*TASK REQUIREMENTS:* Render each line of the records below as a JSON list of strings, one string per line. Skip blank lines and leave the pictures out.

Visual spatial reasoning items
-- begin --

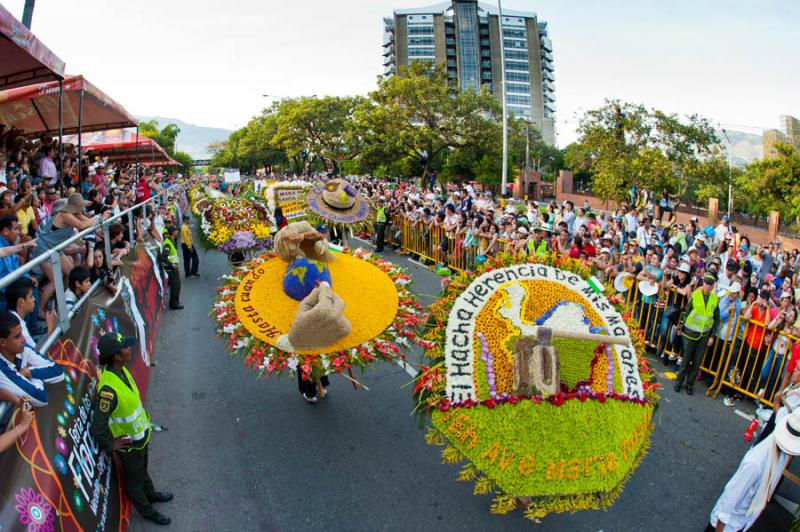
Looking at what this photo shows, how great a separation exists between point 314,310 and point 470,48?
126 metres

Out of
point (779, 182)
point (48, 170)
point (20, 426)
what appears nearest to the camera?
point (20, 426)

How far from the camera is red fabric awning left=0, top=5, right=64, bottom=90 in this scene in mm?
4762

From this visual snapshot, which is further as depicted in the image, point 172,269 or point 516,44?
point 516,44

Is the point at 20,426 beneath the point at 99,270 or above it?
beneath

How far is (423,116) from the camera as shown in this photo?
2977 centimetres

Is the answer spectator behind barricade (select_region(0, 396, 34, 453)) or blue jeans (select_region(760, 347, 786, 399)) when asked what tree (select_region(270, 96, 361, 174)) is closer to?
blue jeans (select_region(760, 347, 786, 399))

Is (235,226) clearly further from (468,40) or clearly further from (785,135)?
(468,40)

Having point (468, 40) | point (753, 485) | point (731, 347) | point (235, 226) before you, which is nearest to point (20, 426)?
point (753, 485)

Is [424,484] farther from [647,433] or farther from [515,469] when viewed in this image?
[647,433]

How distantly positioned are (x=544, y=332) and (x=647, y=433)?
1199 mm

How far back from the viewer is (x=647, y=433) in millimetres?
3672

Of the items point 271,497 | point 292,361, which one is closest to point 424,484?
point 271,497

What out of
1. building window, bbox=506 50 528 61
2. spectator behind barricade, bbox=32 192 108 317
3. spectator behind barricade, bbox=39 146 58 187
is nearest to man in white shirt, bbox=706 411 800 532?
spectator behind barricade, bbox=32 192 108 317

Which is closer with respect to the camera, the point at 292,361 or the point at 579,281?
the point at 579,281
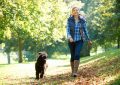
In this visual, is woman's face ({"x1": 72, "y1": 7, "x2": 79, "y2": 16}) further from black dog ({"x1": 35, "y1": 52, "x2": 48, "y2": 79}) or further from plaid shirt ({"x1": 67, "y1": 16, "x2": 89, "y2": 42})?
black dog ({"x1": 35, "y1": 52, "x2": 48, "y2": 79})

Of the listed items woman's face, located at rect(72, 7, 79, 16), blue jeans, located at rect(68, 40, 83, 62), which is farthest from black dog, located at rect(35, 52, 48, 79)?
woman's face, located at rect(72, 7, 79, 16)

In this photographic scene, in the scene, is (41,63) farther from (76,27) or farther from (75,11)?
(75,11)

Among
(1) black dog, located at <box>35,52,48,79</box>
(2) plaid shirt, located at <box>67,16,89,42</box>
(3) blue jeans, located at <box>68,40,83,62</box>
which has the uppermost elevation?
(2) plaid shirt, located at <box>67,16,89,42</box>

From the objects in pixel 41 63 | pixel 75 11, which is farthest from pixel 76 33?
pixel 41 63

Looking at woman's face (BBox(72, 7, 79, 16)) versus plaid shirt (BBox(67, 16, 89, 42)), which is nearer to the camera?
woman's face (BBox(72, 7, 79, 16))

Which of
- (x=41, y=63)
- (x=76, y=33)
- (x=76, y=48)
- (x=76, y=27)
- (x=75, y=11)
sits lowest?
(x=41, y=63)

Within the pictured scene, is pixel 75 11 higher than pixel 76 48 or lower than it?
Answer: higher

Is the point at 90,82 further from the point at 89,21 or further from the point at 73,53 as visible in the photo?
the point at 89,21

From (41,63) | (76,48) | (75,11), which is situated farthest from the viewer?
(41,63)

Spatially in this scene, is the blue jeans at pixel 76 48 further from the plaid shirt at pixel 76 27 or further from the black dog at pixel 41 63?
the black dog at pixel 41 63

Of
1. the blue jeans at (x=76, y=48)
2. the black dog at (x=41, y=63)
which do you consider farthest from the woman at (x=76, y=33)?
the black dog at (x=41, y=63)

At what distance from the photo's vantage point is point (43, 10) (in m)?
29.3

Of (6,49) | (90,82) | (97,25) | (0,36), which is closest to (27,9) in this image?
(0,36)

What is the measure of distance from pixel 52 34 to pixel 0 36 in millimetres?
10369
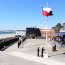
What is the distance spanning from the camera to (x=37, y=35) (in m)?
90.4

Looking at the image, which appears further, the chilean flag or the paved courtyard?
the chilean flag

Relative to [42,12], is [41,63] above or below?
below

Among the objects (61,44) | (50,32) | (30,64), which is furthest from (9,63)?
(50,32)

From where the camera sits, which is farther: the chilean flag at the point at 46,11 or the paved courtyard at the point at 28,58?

-- end --

*SOLUTION FOR THIS EXERCISE:*
[
  "Looking at what this photo shows, how great a separation exists between point 314,310 and point 470,48?",
  "126 metres",
  "Out of",
  "point (779, 182)",
  "point (48, 170)",
  "point (20, 426)",
  "what appears nearest to the camera?",
  "point (20, 426)",
  "How far from the camera is red fabric awning left=0, top=5, right=64, bottom=90 in this scene in mm?",
  "4762",
  "From this visual snapshot, which is further as depicted in the image, point 172,269 or point 516,44?",
  "point 516,44",
  "Is the point at 20,426 beneath the point at 99,270 or above it?",
  "beneath",
  "How far is (423,116) from the camera as shown in this photo?",
  "2977 centimetres",
  "Is the answer spectator behind barricade (select_region(0, 396, 34, 453)) or blue jeans (select_region(760, 347, 786, 399)) when asked what tree (select_region(270, 96, 361, 174)) is closer to?",
  "blue jeans (select_region(760, 347, 786, 399))",
  "Is (235,226) clearly further from (468,40) or clearly further from (785,135)?",
  "(468,40)",
  "Having point (468, 40) | point (753, 485) | point (731, 347) | point (235, 226) before you, which is nearest to point (20, 426)?",
  "point (753, 485)",
  "Is [424,484] farther from [647,433] or farther from [515,469] when viewed in this image?",
  "[647,433]",
  "How distantly positioned are (x=544, y=332) and (x=647, y=433)?",
  "1199 mm",
  "How far back from the viewer is (x=647, y=433) in millimetres?",
  "3672",
  "Of the items point 271,497 | point 292,361, which one is closest to point 424,484?",
  "point 271,497",
  "What out of",
  "1. building window, bbox=506 50 528 61",
  "2. spectator behind barricade, bbox=32 192 108 317",
  "3. spectator behind barricade, bbox=39 146 58 187",
  "is nearest to man in white shirt, bbox=706 411 800 532?",
  "spectator behind barricade, bbox=32 192 108 317",
  "Which is closer with respect to the camera, the point at 292,361 or the point at 579,281?",
  "the point at 579,281",
  "In this visual, is woman's face ({\"x1\": 72, \"y1\": 7, \"x2\": 79, \"y2\": 16}) further from black dog ({\"x1\": 35, \"y1\": 52, \"x2\": 48, \"y2\": 79}) or further from plaid shirt ({\"x1\": 67, \"y1\": 16, \"x2\": 89, \"y2\": 42})?",
  "black dog ({\"x1\": 35, \"y1\": 52, \"x2\": 48, \"y2\": 79})",
  "Of the listed items woman's face, located at rect(72, 7, 79, 16), blue jeans, located at rect(68, 40, 83, 62), which is farthest from black dog, located at rect(35, 52, 48, 79)?",
  "woman's face, located at rect(72, 7, 79, 16)",
  "In this photographic scene, in the scene, is (41,63) farther from (76,27) or farther from (75,11)?",
  "(75,11)",
  "Among",
  "(1) black dog, located at <box>35,52,48,79</box>",
  "(2) plaid shirt, located at <box>67,16,89,42</box>",
  "(3) blue jeans, located at <box>68,40,83,62</box>",
  "which has the uppermost elevation?",
  "(2) plaid shirt, located at <box>67,16,89,42</box>",
  "From the objects in pixel 41 63 | pixel 75 11, which is farthest from pixel 76 33?",
  "pixel 41 63",
  "Looking at woman's face (BBox(72, 7, 79, 16)) versus plaid shirt (BBox(67, 16, 89, 42)), which is nearer to the camera?",
  "woman's face (BBox(72, 7, 79, 16))",
  "Which of",
  "- (x=41, y=63)",
  "- (x=76, y=33)",
  "- (x=76, y=48)",
  "- (x=76, y=27)",
  "- (x=75, y=11)",
  "sits lowest?",
  "(x=41, y=63)",
  "Within the pictured scene, is pixel 75 11 higher than pixel 76 48 or lower than it?",
  "Answer: higher",
  "Is the point at 90,82 further from the point at 89,21 or further from the point at 73,53 as visible in the photo?",
  "the point at 89,21",
  "From (41,63) | (76,48) | (75,11), which is situated farthest from the viewer?",
  "(41,63)",
  "Spatially in this scene, is the blue jeans at pixel 76 48 further from the plaid shirt at pixel 76 27 or further from the black dog at pixel 41 63?",
  "the black dog at pixel 41 63",
  "Of",
  "1. the blue jeans at (x=76, y=48)",
  "2. the black dog at (x=41, y=63)",
  "which do you consider farthest from the woman at (x=76, y=33)?",
  "the black dog at (x=41, y=63)",
  "At what distance from the photo's vantage point is point (43, 10) (in m)?",
  "29.3",
  "Of (6,49) | (90,82) | (97,25) | (0,36), which is closest to (27,9) in this image?",
  "(0,36)",
  "What is the measure of distance from pixel 52 34 to pixel 0 36 in millimetres?",
  "10369",
  "What is the distance spanning from the camera to (x=37, y=35) (in m)?",
  "90.4",
  "Looking at the image, which appears further, the chilean flag or the paved courtyard?",
  "the chilean flag",
  "Relative to [42,12], is [41,63] above or below?",
  "below",
  "Among the objects (61,44) | (50,32) | (30,64), which is furthest from (9,63)?",
  "(50,32)",
  "From where the camera sits, which is farther: the chilean flag at the point at 46,11 or the paved courtyard at the point at 28,58?"
]